WHAT TO WORK ON:
1. In the Tangier passage, how many windows with red shutters does the favorite apartment building have?
2. Reproduce the part of the Tangier passage starting at "The second day" and ending at "a dangerous business.".

-- PROVIDED TEXT follows --

To encourage a mental recovery I made the short trek to the Oasis grocery store in hopes of splurging on my favorite cookies. I ran into my Spanish neighbor, on an actual “treasure hunt” designed by her boyfriend for her birthday. I can’t decide if this is romantic or adorable or a ploy to get her to buy all the necessary items for the dinner he had planned (when I spotted her she was holding several varieties of fancy cheese). It pushed me over the edge into a lovey mode, and got me asking my DVD vendor (only one of three left standing) for a movie “about love. A good story.” He searched for a few seconds before pulling something out with a confident thumbs up. The English translation of the Arabic title read “About love and affection. A good love story.”

The second day of Ashora was the first day of Spring in Tangier. Heartwarming, seeing as how I can assume my bedroom at home is still overlooking dirty mounds of snow and sludge. I celebrated by taking the three dirham taxi to Sweni. I must have been delirious from my flu meds to have ventured so close to Casa Barata on a Sunday, and a holiday, to boot. Something inside me could anticipate the nightly greeting from the cinema staff “where were you all day?” and just wanted to be able to respond, “Sweni!” I base a lot of my decisions on words. It’s a dangerous business.

The ride ends right across the street from my favorite apartment building in Tangier, all white with a row of nine windows with red shutters and the most beautiful laundry stuffed in the frames or hanging in the droop of the line tied between two frames. I brought all of my cameras and stole every angle of its rectangular soul. Groups of boys haggle me like I’m a spectator sport. Most of the harassments amount to “she’s taking a picture she’s taking a picture…she’s still taking a picture still taking a picture.”

-- PROVIDED TEXT concluded --
-- GIVEN DATA follows --

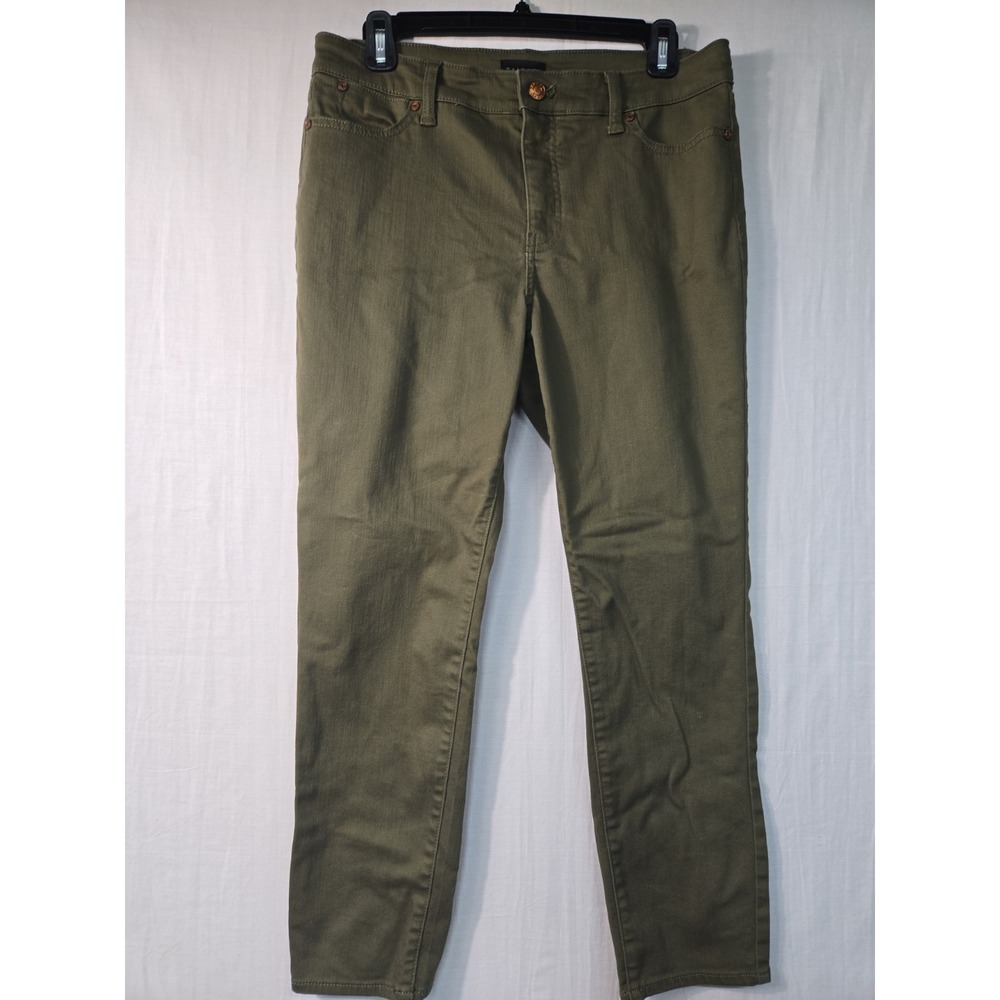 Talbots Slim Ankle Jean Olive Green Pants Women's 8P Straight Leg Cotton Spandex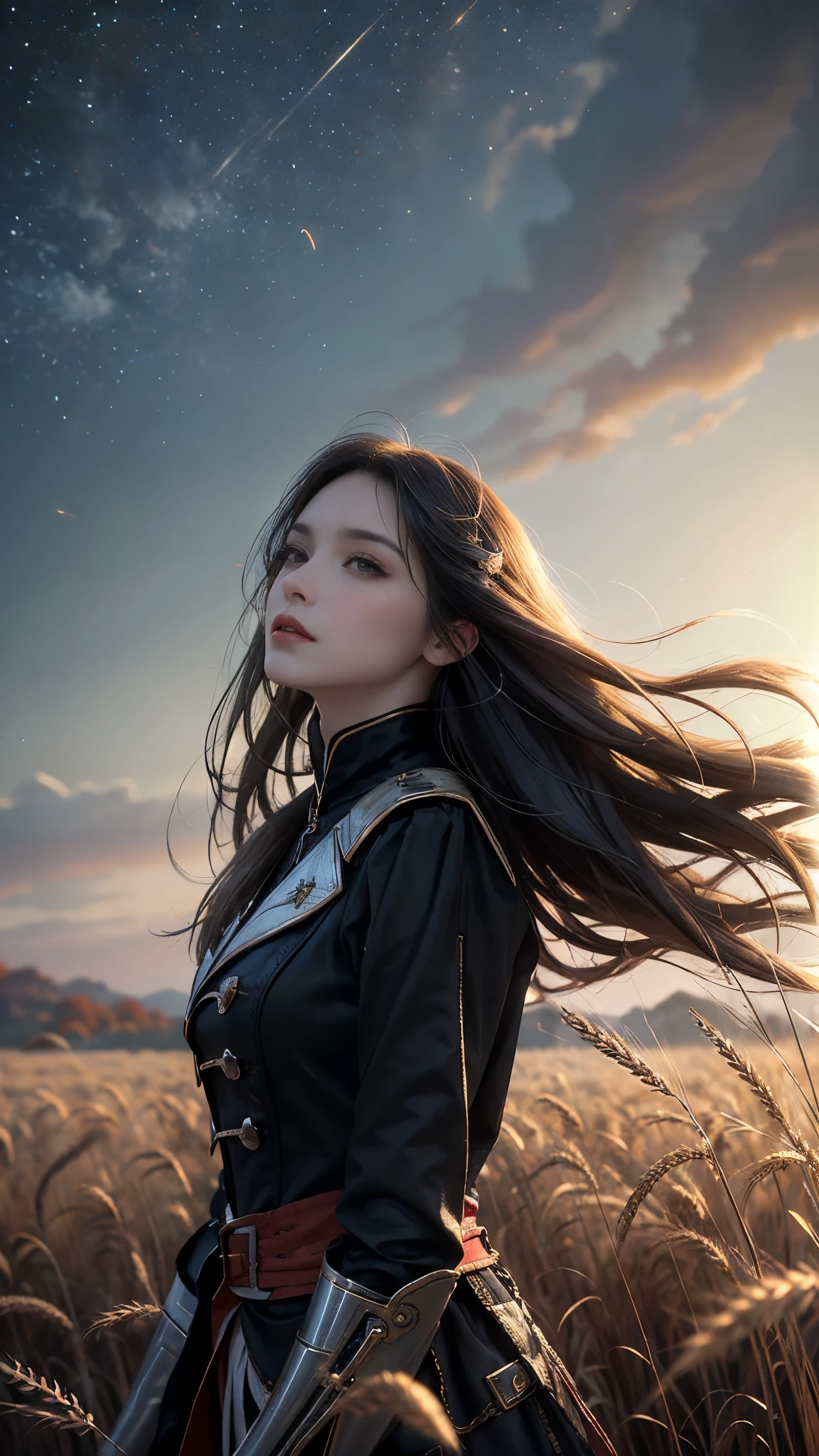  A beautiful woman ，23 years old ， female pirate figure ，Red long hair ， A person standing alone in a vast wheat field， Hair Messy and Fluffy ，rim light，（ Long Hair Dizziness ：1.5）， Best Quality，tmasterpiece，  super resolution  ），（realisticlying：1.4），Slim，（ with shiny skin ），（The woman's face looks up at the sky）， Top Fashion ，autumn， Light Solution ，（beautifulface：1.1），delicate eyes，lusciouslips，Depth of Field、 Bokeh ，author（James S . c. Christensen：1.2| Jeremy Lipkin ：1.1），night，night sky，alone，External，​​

-- GIVEN DATA concluded --

RESPONSES PER TASK:
1. Nine

2.
The second day of Ashora was the first day of Spring in Tangier. Heartwarming, seeing as how I can assume my bedroom at home is still overlooking dirty mounds of snow and sludge. I celebrated by taking the three dirham taxi to Sweni. I must have been delirious from my flu meds to have ventured so close to Casa Barata on a Sunday, and a holiday, to boot. Something inside me could anticipate the nightly greeting from the cinema staff “where were you all day?” and just wanted to be able to respond, “Sweni!” I base a lot of my decisions on words. It’s a dangerous business.